Your DNA determines whether you're an introvert or an extrovert - here's how to tell which one you are
- It is unlikely that you are entirely an extrovert or an introvert.
- It's more likely you are somewhere in the middle - but many of us associate with one side more than the other.
- Scientific evidence has shown how extroverts and introverts differ in both behaviour and biology.
- The way you are is written in your DNA, so it's unlikely you'll be able to change it.
At some point in your life, you've probably been described as an extrovert or an introvert. It's true that many of us place ourselves in one of those two categories - or somewhere in the middle if you're an ambivert.
These labels were coined in the 1920s by the psychologist Carl Jung.
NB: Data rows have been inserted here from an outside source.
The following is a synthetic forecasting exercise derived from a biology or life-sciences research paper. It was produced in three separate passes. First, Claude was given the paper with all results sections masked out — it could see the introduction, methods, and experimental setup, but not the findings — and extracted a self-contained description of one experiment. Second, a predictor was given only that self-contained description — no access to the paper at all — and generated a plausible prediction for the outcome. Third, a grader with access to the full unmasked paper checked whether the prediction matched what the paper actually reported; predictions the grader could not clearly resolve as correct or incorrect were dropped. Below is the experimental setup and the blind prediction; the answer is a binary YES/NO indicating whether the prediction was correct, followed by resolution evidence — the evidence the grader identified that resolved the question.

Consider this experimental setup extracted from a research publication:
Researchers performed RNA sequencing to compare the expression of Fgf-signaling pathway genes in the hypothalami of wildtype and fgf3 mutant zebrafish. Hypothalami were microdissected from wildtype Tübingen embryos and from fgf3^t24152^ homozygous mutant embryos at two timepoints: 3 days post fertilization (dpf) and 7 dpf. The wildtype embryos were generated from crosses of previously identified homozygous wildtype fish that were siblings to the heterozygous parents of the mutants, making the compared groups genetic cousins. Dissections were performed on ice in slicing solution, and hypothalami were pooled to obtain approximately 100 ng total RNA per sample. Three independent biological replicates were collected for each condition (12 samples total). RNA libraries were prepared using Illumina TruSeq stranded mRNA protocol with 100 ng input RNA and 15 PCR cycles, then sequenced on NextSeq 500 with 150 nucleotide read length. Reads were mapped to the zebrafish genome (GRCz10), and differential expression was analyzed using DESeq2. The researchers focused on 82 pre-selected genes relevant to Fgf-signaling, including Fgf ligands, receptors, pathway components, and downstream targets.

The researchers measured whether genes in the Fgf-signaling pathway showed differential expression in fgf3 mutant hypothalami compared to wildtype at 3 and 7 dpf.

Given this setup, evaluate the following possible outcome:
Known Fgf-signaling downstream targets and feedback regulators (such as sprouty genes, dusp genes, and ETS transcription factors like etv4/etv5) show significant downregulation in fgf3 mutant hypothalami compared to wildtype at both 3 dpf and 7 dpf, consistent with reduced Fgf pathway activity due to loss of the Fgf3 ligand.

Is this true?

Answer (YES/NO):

He said the differences between these personality types are essentially down to energy. Extroverted people often receive energy by social interactions, while introverts need time alone to recharge.
But nobody is entirely one or the other - introverts enjoy social occasions too, and extroverts will enjoy reading a book somewhere quiet from time to time. What is clear is that some people are more on one end of the scale than the other.
Linda Blair, a clinical psychologist, told Business Insider that your level of introversion or extroversion is actually in your DNA. In other words, you can't change it.
"It has to do with what's called the need for arousal," she said. "This is not sexual arousal, but it's a need to be stimulated before you act - before you can do what you want to do."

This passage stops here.